TASK TO COMPLETE:
The listing below should be written out again word for word, please.

THE DATA:
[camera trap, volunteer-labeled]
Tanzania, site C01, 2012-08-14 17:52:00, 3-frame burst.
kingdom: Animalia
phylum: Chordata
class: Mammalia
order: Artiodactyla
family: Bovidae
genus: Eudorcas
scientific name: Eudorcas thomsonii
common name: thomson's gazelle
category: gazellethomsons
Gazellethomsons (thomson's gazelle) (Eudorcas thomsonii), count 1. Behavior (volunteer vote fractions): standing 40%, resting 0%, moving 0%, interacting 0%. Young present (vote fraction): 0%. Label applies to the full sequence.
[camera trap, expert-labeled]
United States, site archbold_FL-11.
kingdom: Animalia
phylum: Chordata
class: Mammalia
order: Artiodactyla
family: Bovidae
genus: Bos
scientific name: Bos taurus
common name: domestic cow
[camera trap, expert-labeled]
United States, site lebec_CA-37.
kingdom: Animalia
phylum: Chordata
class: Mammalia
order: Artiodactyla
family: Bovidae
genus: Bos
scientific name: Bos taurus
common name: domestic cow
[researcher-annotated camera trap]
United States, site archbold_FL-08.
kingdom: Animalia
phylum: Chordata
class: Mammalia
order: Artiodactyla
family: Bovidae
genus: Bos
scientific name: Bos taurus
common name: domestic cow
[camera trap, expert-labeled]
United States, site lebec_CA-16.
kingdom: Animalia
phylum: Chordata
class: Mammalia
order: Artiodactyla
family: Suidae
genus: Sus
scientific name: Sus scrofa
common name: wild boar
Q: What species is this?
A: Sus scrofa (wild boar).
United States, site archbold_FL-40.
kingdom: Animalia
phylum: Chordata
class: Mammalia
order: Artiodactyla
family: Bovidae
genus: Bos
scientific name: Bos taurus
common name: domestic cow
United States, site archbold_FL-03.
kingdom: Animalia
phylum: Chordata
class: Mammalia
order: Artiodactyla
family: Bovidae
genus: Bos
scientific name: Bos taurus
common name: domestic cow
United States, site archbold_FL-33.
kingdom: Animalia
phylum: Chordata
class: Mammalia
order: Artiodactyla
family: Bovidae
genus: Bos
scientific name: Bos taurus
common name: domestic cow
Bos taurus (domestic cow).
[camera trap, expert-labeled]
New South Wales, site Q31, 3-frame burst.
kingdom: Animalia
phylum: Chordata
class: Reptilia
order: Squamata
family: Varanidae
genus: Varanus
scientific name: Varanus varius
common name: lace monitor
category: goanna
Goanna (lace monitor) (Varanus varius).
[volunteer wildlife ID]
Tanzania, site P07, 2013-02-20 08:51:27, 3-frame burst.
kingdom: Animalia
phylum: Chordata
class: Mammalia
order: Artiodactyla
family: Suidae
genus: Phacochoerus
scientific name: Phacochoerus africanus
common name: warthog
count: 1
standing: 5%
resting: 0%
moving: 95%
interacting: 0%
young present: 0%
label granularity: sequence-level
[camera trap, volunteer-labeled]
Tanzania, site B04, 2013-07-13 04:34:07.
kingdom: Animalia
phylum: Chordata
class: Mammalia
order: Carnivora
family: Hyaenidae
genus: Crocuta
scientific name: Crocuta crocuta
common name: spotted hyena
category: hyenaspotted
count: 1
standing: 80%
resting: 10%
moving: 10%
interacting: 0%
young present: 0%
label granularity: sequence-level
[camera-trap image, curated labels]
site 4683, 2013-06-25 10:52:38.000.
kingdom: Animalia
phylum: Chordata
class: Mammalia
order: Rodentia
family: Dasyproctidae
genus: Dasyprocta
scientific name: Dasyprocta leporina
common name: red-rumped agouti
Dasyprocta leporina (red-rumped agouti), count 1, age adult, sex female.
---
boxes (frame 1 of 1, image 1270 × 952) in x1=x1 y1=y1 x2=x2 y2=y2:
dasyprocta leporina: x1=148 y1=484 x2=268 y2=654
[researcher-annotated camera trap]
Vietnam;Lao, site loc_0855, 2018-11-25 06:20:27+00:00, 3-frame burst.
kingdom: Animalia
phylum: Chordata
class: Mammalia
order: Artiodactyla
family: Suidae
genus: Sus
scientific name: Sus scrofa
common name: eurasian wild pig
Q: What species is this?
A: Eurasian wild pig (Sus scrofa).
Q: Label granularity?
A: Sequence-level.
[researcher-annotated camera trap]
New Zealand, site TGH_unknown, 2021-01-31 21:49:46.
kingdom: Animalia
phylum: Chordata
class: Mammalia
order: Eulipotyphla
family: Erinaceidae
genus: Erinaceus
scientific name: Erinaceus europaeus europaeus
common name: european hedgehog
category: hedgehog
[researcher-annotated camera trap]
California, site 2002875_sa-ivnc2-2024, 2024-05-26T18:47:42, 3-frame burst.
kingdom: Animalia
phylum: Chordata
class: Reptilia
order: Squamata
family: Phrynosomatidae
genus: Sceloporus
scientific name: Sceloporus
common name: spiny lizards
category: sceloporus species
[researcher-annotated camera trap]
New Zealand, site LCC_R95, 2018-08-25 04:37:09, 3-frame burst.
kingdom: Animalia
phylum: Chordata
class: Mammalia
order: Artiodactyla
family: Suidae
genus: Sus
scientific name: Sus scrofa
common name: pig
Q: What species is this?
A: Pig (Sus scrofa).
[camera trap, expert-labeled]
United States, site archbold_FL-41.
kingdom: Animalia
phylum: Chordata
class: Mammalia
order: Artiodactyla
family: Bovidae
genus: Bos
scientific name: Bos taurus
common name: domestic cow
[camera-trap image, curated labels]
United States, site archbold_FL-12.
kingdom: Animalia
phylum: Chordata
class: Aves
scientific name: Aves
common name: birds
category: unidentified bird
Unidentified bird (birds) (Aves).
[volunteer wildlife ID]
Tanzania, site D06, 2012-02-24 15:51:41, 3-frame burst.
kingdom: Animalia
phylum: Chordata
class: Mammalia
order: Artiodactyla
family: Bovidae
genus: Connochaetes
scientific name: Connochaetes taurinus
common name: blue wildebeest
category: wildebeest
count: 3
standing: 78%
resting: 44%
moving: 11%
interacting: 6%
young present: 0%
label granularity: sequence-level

TASK RESULT:
[camera trap, volunteer-labeled]
Tanzania, site C01, 2012-08-14 17:52:00, 3-frame burst.
kingdom: Animalia
phylum: Chordata
class: Mammalia
order: Artiodactyla
family: Bovidae
genus: Eudorcas
scientific name: Eudorcas thomsonii
common name: thomson's gazelle
category: gazellethomsons
Gazellethomsons (thomson's gazelle) (Eudorcas thomsonii), count 1. Behavior (volunteer vote fractions): standing 40%, resting 0%, moving 0%, interacting 0%. Young present (vote fraction): 0%. Label applies to the full sequence.
[camera trap, expert-labeled]
United States, site archbold_FL-11.
kingdom: Animalia
phylum: Chordata
class: Mammalia
order: Artiodactyla
family: Bovidae
genus: Bos
scientific name: Bos taurus
common name: domestic cow
[camera trap, expert-labeled]
United States, site lebec_CA-37.
kingdom: Animalia
phylum: Chordata
class: Mammalia
order: Artiodactyla
family: Bovidae
genus: Bos
scientific name: Bos taurus
common name: domestic cow
[researcher-annotated camera trap]
United States, site archbold_FL-08.
kingdom: Animalia
phylum: Chordata
class: Mammalia
order: Artiodactyla
family: Bovidae
genus: Bos
scientific name: Bos taurus
common name: domestic cow
[camera trap, expert-labeled]
United States, site lebec_CA-16.
kingdom: Animalia
phylum: Chordata
class: Mammalia
order: Artiodactyla
family: Suidae
genus: Sus
scientific name: Sus scrofa
common name: wild boar
Q: What species is this?
A: Sus scrofa (wild boar).
United States, site archbold_FL-40.
kingdom: Animalia
phylum: Chordata
class: Mammalia
order: Artiodactyla
family: Bovidae
genus: Bos
scientific name: Bos taurus
common name: domestic cow
United States, site archbold_FL-03.
kingdom: Animalia
phylum: Chordata
class: Mammalia
order: Artiodactyla
family: Bovidae
genus: Bos
scientific name: Bos taurus
common name: domestic cow
United States, site archbold_FL-33.
kingdom: Animalia
phylum: Chordata
class: Mammalia
order: Artiodactyla
family: Bovidae
genus: Bos
scientific name: Bos taurus
common name: domestic cow
Bos taurus (domestic cow).
[camera trap, expert-labeled]
New South Wales, site Q31, 3-frame burst.
kingdom: Animalia
phylum: Chordata
class: Reptilia
order: Squamata
family: Varanidae
genus: Varanus
scientific name: Varanus varius
common name: lace monitor
category: goanna
Goanna (lace monitor) (Varanus varius).
[volunteer wildlife ID]
Tanzania, site P07, 2013-02-20 08:51:27, 3-frame burst.
kingdom: Animalia
phylum: Chordata
class: Mammalia
order: Artiodactyla
family: Suidae
genus: Phacochoerus
scientific name: Phacochoerus africanus
common name: warthog
count: 1
standing: 5%
resting: 0%
moving: 95%
interacting: 0%
young present: 0%
label granularity: sequence-level
[camera trap, volunteer-labeled]
Tanzania, site B04, 2013-07-13 04:34:07.
kingdom: Animalia
phylum: Chordata
class: Mammalia
order: Carnivora
family: Hyaenidae
genus: Crocuta
scientific name: Crocuta crocuta
common name: spotted hyena
category: hyenaspotted
count: 1
standing: 80%
resting: 10%
moving: 10%
interacting: 0%
young present: 0%
label granularity: sequence-level
[camera-trap image, curated labels]
site 4683, 2013-06-25 10:52:38.000.
kingdom: Animalia
phylum: Chordata
class: Mammalia
order: Rodentia
family: Dasyproctidae
genus: Dasyprocta
scientific name: Dasyprocta leporina
common name: red-rumped agouti
Dasyprocta leporina (red-rumped agouti), count 1, age adult, sex female.
---
boxes (frame 1 of 1, image 1270 × 952) in x1=x1 y1=y1 x2=x2 y2=y2:
dasyprocta leporina: x1=148 y1=484 x2=268 y2=654
[researcher-annotated camera trap]
Vietnam;Lao, site loc_0855, 2018-11-25 06:20:27+00:00, 3-frame burst.
kingdom: Animalia
phylum: Chordata
class: Mammalia
order: Artiodactyla
family: Suidae
genus: Sus
scientific name: Sus scrofa
common name: eurasian wild pig
Q: What species is this?
A: Eurasian wild pig (Sus scrofa).
Q: Label granularity?
A: Sequence-level.
[researcher-annotated camera trap]
New Zealand, site TGH_unknown, 2021-01-31 21:49:46.
kingdom: Animalia
phylum: Chordata
class: Mammalia
order: Eulipotyphla
family: Erinaceidae
genus: Erinaceus
scientific name: Erinaceus europaeus europaeus
common name: european hedgehog
category: hedgehog
[researcher-annotated camera trap]
California, site 2002875_sa-ivnc2-2024, 2024-05-26T18:47:42, 3-frame burst.
kingdom: Animalia
phylum: Chordata
class: Reptilia
order: Squamata
family: Phrynosomatidae
genus: Sceloporus
scientific name: Sceloporus
common name: spiny lizards
category: sceloporus species
[researcher-annotated camera trap]
New Zealand, site LCC_R95, 2018-08-25 04:37:09, 3-frame burst.
kingdom: Animalia
phylum: Chordata
class: Mammalia
order: Artiodactyla
family: Suidae
genus: Sus
scientific name: Sus scrofa
common name: pig
Q: What species is this?
A: Pig (Sus scrofa).
[camera trap, expert-labeled]
United States, site archbold_FL-41.
kingdom: Animalia
phylum: Chordata
class: Mammalia
order: Artiodactyla
family: Bovidae
genus: Bos
scientific name: Bos taurus
common name: domestic cow
[camera-trap image, curated labels]
United States, site archbold_FL-12.
kingdom: Animalia
phylum: Chordata
class: Aves
scientific name: Aves
common name: birds
category: unidentified bird
Unidentified bird (birds) (Aves).
[volunteer wildlife ID]
Tanzania, site D06, 2012-02-24 15:51:41, 3-frame burst.
kingdom: Animalia
phylum: Chordata
class: Mammalia
order: Artiodactyla
family: Bovidae
genus: Connochaetes
scientific name: Connochaetes taurinus
common name: blue wildebeest
category: wildebeest
count: 3
standing: 78%
resting: 44%
moving: 11%
interacting: 6%
young present: 0%
label granularity: sequence-level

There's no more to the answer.